The teacher answers, “No one has ever killed themselves because of something a social work student said. You are not so important.”
His response, which reverberates as vividly today as it did 50 years ago, was not about interviewing skills or about technique. It pulled the rug from under me, shook my grandiosity, shifted my sense of what it meant to be a social worker.
I can’t say that I was greatly enlightened but I think I caught a glimpse.
The other great element in shaping my opinions about teaching is my experience as a Zen student and teacher which contrasts so sharply with my brief (four years) experience as a college professor.
In the traditional view of teaching, the teacher teaches the student stuff that the teacher knows. When the teacher asks a question, the teacher knows the answer, knows what they are looking for, “the right answer.” When the Zen teacher asks a question, the teacher does not know the answer.
As a Zen teacher, I don’t have what the student needs. The student already has what she needs. She just doesn’t know it yet.
What I can share is my journey. More precisely, a story of my journey, not as a pathway that anyone else can follow but as a source perhaps of encouragement or inspiration. I do not have a map of the future. I have a map of the past.
“These were my stumbles. You will have your own. The journey, unique for each of us, is wonderful.

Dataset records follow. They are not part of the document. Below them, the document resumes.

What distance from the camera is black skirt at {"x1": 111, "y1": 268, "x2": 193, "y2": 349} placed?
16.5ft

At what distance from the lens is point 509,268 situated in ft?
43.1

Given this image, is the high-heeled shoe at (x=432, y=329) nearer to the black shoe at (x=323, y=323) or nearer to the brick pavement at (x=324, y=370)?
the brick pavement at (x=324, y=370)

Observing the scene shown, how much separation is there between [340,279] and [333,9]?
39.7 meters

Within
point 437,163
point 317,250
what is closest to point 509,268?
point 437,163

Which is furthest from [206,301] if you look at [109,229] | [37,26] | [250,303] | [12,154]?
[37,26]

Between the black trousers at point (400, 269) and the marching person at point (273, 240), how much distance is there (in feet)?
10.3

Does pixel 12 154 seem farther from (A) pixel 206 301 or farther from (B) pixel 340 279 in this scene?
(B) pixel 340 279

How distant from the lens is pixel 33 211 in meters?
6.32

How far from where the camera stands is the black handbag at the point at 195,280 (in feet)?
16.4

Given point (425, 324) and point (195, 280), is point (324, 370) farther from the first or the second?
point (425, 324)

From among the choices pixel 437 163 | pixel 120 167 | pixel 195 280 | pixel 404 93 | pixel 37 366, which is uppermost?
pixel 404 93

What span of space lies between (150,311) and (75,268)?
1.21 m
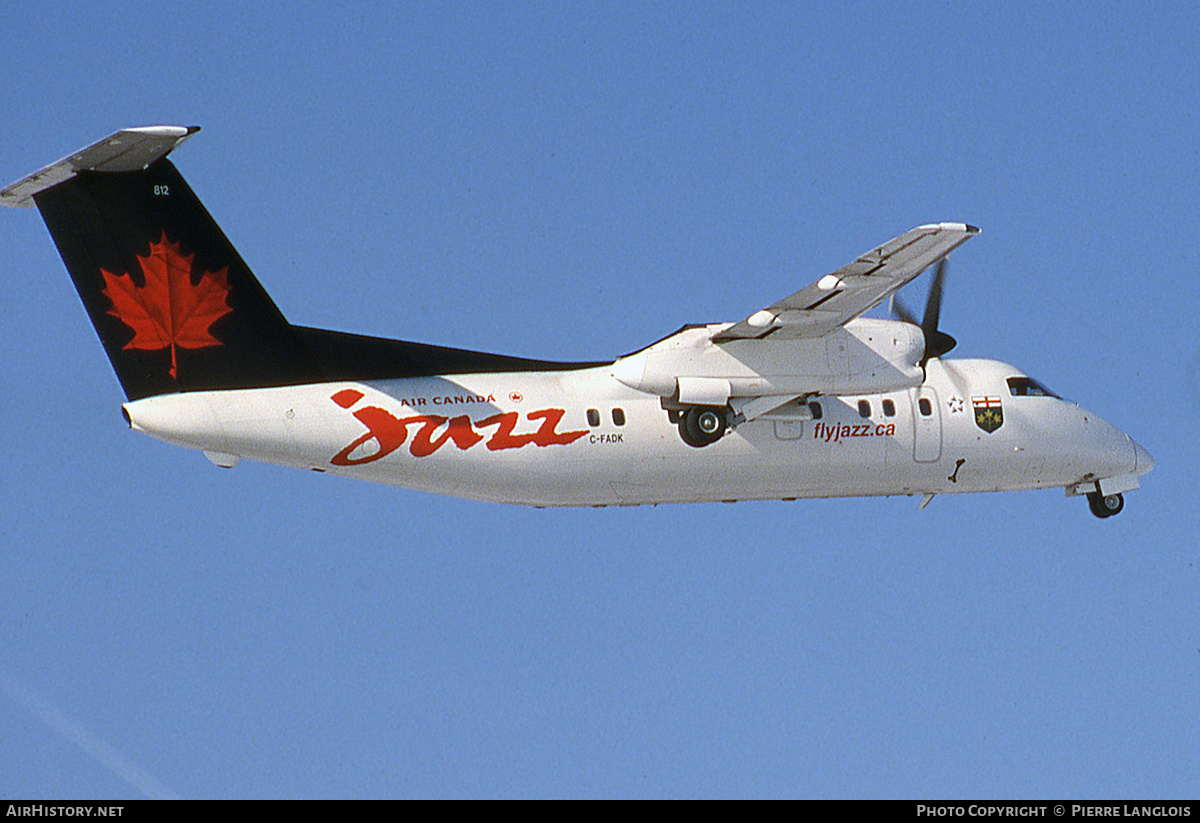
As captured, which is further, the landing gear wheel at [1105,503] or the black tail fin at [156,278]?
the landing gear wheel at [1105,503]

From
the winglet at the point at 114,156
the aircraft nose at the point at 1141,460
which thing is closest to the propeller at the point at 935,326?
the aircraft nose at the point at 1141,460

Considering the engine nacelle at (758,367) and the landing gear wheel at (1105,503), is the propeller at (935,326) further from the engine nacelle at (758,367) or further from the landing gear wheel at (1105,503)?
the landing gear wheel at (1105,503)

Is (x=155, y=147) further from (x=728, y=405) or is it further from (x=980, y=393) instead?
(x=980, y=393)

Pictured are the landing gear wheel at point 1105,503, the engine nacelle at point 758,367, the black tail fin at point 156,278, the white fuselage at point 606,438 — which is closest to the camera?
the black tail fin at point 156,278

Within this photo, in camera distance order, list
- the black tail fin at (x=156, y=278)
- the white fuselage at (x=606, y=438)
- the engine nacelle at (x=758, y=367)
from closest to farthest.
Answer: the black tail fin at (x=156, y=278), the white fuselage at (x=606, y=438), the engine nacelle at (x=758, y=367)

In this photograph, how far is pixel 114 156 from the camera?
2181 centimetres

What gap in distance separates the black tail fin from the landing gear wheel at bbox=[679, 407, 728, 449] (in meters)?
5.54

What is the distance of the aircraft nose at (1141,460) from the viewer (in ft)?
92.9

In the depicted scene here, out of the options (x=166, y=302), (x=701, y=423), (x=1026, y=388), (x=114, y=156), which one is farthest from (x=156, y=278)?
(x=1026, y=388)

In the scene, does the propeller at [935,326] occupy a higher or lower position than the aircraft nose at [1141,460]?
higher

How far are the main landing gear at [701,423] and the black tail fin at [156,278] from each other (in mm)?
5490

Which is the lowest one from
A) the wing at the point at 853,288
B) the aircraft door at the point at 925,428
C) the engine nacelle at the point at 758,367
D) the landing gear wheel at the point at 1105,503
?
the landing gear wheel at the point at 1105,503

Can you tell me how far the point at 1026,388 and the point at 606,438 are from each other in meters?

It is a privilege for me to share your journey.”
Sometimes I want to shout at traditional teachers (a Zen shout not in anger, a startle), “Never ask a question you know the answer to.”
The challenge is to keep remembering that I don’t know.

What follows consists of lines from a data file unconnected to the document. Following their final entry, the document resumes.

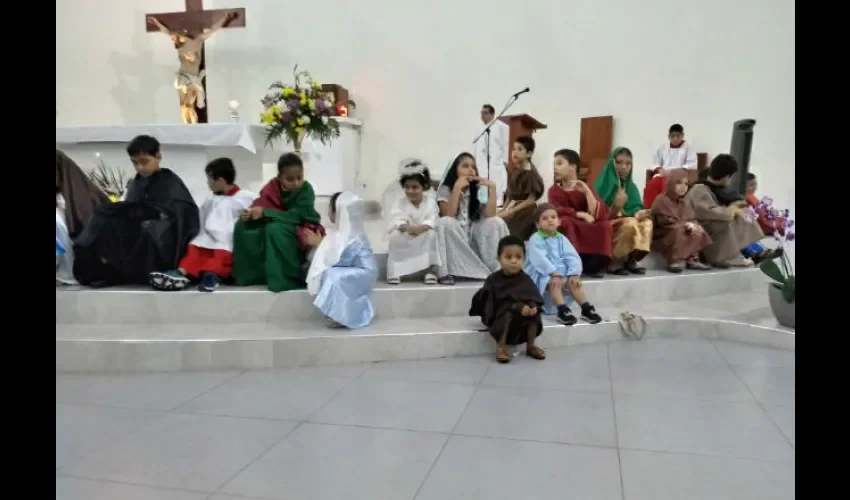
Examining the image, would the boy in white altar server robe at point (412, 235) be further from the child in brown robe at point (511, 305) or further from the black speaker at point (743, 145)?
the black speaker at point (743, 145)

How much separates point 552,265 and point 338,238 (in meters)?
1.45

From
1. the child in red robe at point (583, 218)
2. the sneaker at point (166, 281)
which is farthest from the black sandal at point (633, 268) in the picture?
the sneaker at point (166, 281)

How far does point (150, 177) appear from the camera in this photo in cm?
435

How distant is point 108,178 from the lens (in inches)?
241

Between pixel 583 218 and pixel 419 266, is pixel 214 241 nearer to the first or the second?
pixel 419 266

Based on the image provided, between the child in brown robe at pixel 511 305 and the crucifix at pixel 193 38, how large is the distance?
442 centimetres

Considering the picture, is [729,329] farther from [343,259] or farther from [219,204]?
[219,204]

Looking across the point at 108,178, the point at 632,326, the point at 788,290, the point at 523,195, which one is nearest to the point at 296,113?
the point at 108,178

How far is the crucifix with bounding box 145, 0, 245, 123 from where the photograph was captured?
261 inches

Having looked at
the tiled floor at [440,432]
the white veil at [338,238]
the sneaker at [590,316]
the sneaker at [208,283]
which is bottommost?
the tiled floor at [440,432]

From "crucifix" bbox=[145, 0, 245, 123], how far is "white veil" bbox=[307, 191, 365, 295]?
338cm

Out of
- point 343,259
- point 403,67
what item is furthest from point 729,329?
point 403,67

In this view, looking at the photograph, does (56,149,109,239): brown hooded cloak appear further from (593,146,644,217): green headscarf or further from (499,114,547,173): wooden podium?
(593,146,644,217): green headscarf

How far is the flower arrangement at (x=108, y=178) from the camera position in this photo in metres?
5.97
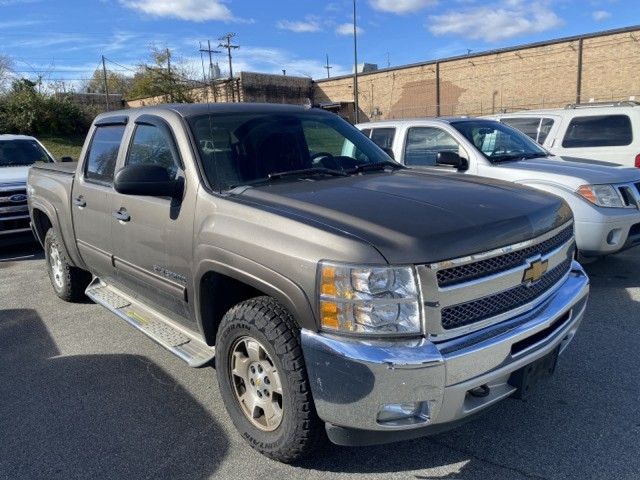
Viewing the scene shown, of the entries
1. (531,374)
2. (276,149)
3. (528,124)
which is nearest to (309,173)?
(276,149)

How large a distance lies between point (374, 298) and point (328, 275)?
224mm

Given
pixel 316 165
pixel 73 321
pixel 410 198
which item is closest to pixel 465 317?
pixel 410 198

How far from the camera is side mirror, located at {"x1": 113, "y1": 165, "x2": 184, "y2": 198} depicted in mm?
3154

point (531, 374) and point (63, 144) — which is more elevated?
point (63, 144)

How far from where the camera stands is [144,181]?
3150 millimetres

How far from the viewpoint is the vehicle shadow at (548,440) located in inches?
108

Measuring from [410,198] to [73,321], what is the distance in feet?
12.7

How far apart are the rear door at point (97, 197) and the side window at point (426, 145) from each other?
3961mm

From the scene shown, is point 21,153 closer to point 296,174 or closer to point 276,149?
point 276,149

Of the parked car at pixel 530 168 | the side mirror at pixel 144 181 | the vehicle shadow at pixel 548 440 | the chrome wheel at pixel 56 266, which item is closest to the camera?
the vehicle shadow at pixel 548 440

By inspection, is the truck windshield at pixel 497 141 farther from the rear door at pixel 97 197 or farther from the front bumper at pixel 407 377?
the front bumper at pixel 407 377

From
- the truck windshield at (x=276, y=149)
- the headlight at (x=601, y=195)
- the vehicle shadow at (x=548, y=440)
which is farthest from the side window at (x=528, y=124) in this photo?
the vehicle shadow at (x=548, y=440)

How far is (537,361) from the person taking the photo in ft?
8.76

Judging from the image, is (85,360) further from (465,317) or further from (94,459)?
(465,317)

Bernie’s refrain in the last years of his life, “It’s just my opinion, Man,” continues to echo, a reminder.
What I can tell you is my experience, a story of my past. Remember, it’s just my story, one among many. History is always a story, being told and retold. “Authoritative” biographies are an illusion. No story is told once and for all.
And change is constant. Efforts to repeat the past are doomed. You can learn more from my mistakes than from my successes. What worked in the past will most likely never work again in the same way.

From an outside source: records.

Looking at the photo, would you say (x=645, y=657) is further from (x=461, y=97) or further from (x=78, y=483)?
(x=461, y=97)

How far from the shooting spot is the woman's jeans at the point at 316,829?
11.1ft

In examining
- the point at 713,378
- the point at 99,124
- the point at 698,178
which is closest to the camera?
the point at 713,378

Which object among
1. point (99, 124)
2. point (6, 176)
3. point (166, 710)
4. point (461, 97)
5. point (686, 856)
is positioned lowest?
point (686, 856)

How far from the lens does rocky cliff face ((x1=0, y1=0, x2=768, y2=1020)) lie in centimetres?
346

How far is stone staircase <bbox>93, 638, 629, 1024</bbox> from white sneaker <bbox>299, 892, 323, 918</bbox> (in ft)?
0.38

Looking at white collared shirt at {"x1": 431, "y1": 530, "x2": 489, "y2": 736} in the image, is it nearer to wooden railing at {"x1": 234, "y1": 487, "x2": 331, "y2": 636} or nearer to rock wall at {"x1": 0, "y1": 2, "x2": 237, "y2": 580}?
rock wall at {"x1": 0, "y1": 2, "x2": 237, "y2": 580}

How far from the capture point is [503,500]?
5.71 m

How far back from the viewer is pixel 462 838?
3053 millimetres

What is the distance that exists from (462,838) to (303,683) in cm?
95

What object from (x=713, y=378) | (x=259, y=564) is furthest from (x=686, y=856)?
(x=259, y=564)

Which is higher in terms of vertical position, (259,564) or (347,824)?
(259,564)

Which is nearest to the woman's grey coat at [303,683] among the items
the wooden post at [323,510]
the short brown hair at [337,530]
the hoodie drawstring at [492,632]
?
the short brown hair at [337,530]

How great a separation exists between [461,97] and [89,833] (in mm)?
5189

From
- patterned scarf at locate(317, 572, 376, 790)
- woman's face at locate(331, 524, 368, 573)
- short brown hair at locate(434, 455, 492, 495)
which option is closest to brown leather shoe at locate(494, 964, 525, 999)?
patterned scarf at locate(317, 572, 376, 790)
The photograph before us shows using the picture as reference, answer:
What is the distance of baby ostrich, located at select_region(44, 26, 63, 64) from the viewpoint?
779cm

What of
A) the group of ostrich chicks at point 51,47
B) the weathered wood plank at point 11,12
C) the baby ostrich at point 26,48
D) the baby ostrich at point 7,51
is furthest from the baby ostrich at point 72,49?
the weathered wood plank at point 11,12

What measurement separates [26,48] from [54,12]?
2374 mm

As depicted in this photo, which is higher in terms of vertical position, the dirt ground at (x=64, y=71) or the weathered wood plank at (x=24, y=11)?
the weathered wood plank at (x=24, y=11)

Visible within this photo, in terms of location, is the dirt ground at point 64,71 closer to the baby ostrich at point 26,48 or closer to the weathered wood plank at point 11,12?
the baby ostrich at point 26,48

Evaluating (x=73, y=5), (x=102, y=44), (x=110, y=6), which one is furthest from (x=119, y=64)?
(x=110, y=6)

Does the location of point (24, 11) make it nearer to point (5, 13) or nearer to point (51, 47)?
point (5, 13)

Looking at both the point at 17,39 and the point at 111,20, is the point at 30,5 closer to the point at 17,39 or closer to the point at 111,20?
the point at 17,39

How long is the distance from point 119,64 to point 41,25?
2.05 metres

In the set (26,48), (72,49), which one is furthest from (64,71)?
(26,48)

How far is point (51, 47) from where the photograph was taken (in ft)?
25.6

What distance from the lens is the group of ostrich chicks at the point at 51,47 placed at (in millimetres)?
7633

This is important to remember when we talk about replicating successful charter schools. This is the challenge of fidelity in replication. What does it mean to be true to a model in a changing world? In attempting to replicate a successful school, we are often imaging that we can repeat a past success. But acting in a never moment, in a different place and time, the past is gone. Seeking to replicate in a different community with different structures, different resources, different challenges, at a different moment in time — the past will not come again.
On a micro level, this is true of classroom instruction as well. The same lesson, the wonderfully successful lesson that we taught last year or even last period can never be taught again. The moment is gone. And most obviously the kids are different. No two classes are the same. Each student is unique. Each mix of students is unique. Even the teacher has changed. In repeating the lesson, the moment of discovery has passed.
Zen students fall into this trap again and again. We have all been warned and we all must learn for ourselves. We experience a glimpse of nothingness, or however, we describe it, as we sit on our cushions. Wonderful. And then we try to recapture it. It is hard to accept that the moment is gone. It lives only as a memory, as a story, even a great story. The beauty of life and teaching is to keep going forward in the present moment, learning.